Ricky has been well-behaved, polite and only inappropriate on one odd occasion, but where’s the fun in that?
Joel Madden, with his trademark toothpick, has clearly won over Aussie hearts as the Logie award recipient for Most Popular Male New Talent. Nevertheless, it’s a constant battle between listening to his cheesy lines – “Your voice is like butter, put it on anything and it tastes good” – and pondering just how much dosh his script writer gets for them.
The producers crowd around the drawing room, strategising how to draw out as many ad breaks as possible. Then there’s the extreme close up on tears flooding down an unsuccessful singer’s face. Their upbringing, their years of heartbreak, their journey so far. Chez The Voice, you’ll get a nice big kaleidoscope of emotions, and occasionally you’ll hear someone sing.

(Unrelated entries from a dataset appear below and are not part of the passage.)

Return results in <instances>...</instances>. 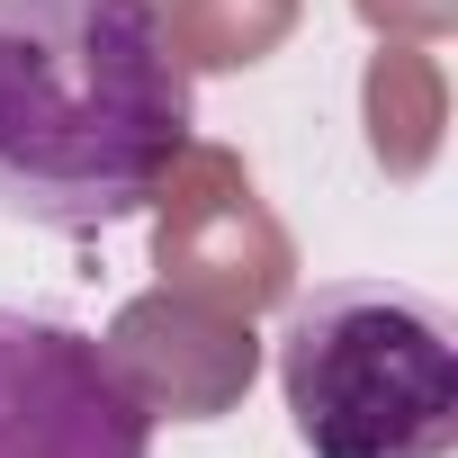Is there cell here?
<instances>
[{
	"mask_svg": "<svg viewBox=\"0 0 458 458\" xmlns=\"http://www.w3.org/2000/svg\"><path fill=\"white\" fill-rule=\"evenodd\" d=\"M189 144L162 0H0V216L99 234Z\"/></svg>",
	"mask_w": 458,
	"mask_h": 458,
	"instance_id": "cell-1",
	"label": "cell"
},
{
	"mask_svg": "<svg viewBox=\"0 0 458 458\" xmlns=\"http://www.w3.org/2000/svg\"><path fill=\"white\" fill-rule=\"evenodd\" d=\"M279 386L315 458H449L458 449V342L413 288H315L279 333Z\"/></svg>",
	"mask_w": 458,
	"mask_h": 458,
	"instance_id": "cell-2",
	"label": "cell"
},
{
	"mask_svg": "<svg viewBox=\"0 0 458 458\" xmlns=\"http://www.w3.org/2000/svg\"><path fill=\"white\" fill-rule=\"evenodd\" d=\"M153 270L162 288H189L207 306L270 315L297 297V243L270 216L261 180L225 144H180L171 171L153 180Z\"/></svg>",
	"mask_w": 458,
	"mask_h": 458,
	"instance_id": "cell-3",
	"label": "cell"
},
{
	"mask_svg": "<svg viewBox=\"0 0 458 458\" xmlns=\"http://www.w3.org/2000/svg\"><path fill=\"white\" fill-rule=\"evenodd\" d=\"M144 449L153 422L90 333L0 306V458H144Z\"/></svg>",
	"mask_w": 458,
	"mask_h": 458,
	"instance_id": "cell-4",
	"label": "cell"
},
{
	"mask_svg": "<svg viewBox=\"0 0 458 458\" xmlns=\"http://www.w3.org/2000/svg\"><path fill=\"white\" fill-rule=\"evenodd\" d=\"M99 351H108L117 386L144 404V422H216V413H234L252 395V377H261L252 315L207 306L189 288L126 297Z\"/></svg>",
	"mask_w": 458,
	"mask_h": 458,
	"instance_id": "cell-5",
	"label": "cell"
},
{
	"mask_svg": "<svg viewBox=\"0 0 458 458\" xmlns=\"http://www.w3.org/2000/svg\"><path fill=\"white\" fill-rule=\"evenodd\" d=\"M360 126H369V162L386 180H422L440 162L449 135V72L431 46L413 37H377L369 72H360Z\"/></svg>",
	"mask_w": 458,
	"mask_h": 458,
	"instance_id": "cell-6",
	"label": "cell"
},
{
	"mask_svg": "<svg viewBox=\"0 0 458 458\" xmlns=\"http://www.w3.org/2000/svg\"><path fill=\"white\" fill-rule=\"evenodd\" d=\"M297 19H306V0H171L162 37L180 72H252L297 37Z\"/></svg>",
	"mask_w": 458,
	"mask_h": 458,
	"instance_id": "cell-7",
	"label": "cell"
},
{
	"mask_svg": "<svg viewBox=\"0 0 458 458\" xmlns=\"http://www.w3.org/2000/svg\"><path fill=\"white\" fill-rule=\"evenodd\" d=\"M351 19H360L369 37H413V46H431V37L458 28V0H351Z\"/></svg>",
	"mask_w": 458,
	"mask_h": 458,
	"instance_id": "cell-8",
	"label": "cell"
}]
</instances>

So no, I don’t need to hear that the V Room is sponsored by Vodafone 986 times. No, I don’t buy into the “Were they or weren’t they?!?” fluff that Delta and host Darren McMullen were ever an item – obviously a crappy attempt at a marketing ploy. No, I don’t want 17 minutes of Jessika Samarges fluffing her hair while she explains that she’s more than just hot. But if you can put up with a bit of dramatisation, a few weighty promises and a tonne of clichés, you’ll get a chance to hear some quality, spine-tingling vocals. And isn’t that why we watch the show in the first place? There you have it. The Voice is your choice, young grasshopper.